I have some familiarity with Ruby, enough to know that I would like Ruby for the same reasons that I like Python: its a dynamic language with a powerful, concise syntax. RoR obviously has many adherents, and again, although my knowledge of it is superficial at this point, I suspect I will prefer it to the many competing pure Java Web frameworks for many of the same reasons that I like Django. My hope again, is that I will have a more agile, productive environment to work in while being able to integrate with my overwhelmingly Java based environment, essentially using JRuby as a glue for the Java components within RoR.
Now, I have heard the rumors of RoR’s lack of scalability and the slow performance of JRuby. However, in my case, this project is not mission critical, with a relatively small population of users that will not grow significantly, so even if these claims are true, I don’t expect to be affected. Besides, as a long time Java programmer, I tend to be skeptical of these types of criticisms–there are still some people who occasionally trot out this same tired claim about Java, refuted many years ago. Also, I think that performance and scalability requirements are often overstated to begin with–not many of us will be building the next MySpace or Facebook. I also think that these claims come from an overly simple understanding of the many, complex factors involved.

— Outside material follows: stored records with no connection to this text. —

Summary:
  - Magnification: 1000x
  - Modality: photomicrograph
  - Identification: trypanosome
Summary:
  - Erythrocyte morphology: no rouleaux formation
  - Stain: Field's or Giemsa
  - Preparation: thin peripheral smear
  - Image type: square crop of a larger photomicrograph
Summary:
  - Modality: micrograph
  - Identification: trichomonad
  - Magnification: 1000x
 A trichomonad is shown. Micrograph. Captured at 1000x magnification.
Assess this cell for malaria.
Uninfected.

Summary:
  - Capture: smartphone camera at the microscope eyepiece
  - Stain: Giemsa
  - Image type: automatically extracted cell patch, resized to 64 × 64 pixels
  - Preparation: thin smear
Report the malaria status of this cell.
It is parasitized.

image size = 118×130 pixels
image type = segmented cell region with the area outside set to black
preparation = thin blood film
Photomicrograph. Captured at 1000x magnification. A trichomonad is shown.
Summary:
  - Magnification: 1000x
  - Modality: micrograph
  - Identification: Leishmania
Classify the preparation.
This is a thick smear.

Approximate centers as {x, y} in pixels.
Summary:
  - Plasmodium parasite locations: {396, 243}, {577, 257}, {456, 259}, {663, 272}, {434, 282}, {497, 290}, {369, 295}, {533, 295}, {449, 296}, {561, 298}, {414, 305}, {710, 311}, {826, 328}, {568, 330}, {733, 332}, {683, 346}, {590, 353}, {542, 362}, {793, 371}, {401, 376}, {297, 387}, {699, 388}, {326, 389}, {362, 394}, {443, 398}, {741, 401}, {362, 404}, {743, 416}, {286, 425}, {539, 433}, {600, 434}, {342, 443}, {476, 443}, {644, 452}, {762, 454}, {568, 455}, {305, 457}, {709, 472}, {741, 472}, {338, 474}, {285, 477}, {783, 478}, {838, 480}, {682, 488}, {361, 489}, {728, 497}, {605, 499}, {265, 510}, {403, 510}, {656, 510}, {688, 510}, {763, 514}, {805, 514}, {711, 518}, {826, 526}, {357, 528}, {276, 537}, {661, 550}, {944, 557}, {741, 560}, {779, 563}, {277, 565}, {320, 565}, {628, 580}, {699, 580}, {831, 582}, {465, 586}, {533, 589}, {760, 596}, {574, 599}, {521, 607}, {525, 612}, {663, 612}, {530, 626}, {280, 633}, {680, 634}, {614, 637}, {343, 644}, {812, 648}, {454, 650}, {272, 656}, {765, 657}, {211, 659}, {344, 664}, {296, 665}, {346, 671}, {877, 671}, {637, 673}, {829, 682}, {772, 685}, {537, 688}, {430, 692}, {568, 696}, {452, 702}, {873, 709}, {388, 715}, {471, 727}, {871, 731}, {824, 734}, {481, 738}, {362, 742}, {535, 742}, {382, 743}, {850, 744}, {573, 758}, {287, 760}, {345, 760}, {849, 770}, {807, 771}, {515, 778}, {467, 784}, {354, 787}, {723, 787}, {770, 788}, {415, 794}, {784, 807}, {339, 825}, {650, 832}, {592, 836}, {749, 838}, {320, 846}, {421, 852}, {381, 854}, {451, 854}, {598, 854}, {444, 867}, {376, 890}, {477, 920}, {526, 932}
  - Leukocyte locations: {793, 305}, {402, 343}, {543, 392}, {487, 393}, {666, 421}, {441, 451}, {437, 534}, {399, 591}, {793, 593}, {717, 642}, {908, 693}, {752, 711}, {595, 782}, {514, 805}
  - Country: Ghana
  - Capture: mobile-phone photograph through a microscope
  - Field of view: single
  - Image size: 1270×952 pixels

For me, and many others I suspect, “time to market” is a bigger consideration, as are the economics of maintaining what you’ve built. RoR and JRuby are still young, and I’m confident that performance and scalability will improve over time. With this choice, I am looking at Sun’s commitment to the development of JRuby and the widespread adoption of RoR, and I’m betting on the future.
So basically, I am trying to make lemonade out of the lemons I’ve been handed in this situation. I know that I will enjoy learning Ruby and RoR, because I always enjoy learning new languages and frameworks, both for their own sake and because it gives me a deeper appreciation for all languages and frameworks in general. I do feel sad about turning away from Django, and the fact that if I am successful, I may not return to it, but I hope that my time spent with Django will give me unique insight into RoR. As I’ve written here in the past, I think these two communities have a lot to teach each other.
I’d be interested in people’s opinions and reactions about the reasoning I’ve presented and the choices it has led me to. It’s my hope that the combination of strengths of JRuby, Java components and RoR will balance the programming flexibility and productivity I want with minimal integration issues. But I am still in the process of figuring this all out, and this is just the direction I am leaning toward. In particular, if people have used JRuby in Tomcat with RoR, I’d be very interested in hearing your experiences (especially bad experiences or “gotchas”).
Otherwise, here is a smattering of resources that helped influence my thinking about “JRuby on Rails”, in case you are thinking about this type of architecture yourself.
- Why Ruby on Rails is the perfect framework for building next generation Enterprise Apps
- Language Wars
- Ruby vs. Java Myth #5: It’s a zero-sum game
- JRuby on Rails
- JRuby on Rails: The power of Java, the simplicity of Ruby on Rails
- JRuby on Rails on JRubyWiki
- Advanced Rails Deployment with JRuby
- Deploying a Ruby on Rails application in GlassFish
- How to deploy a self contained Rails application on Tomcat, painlessly!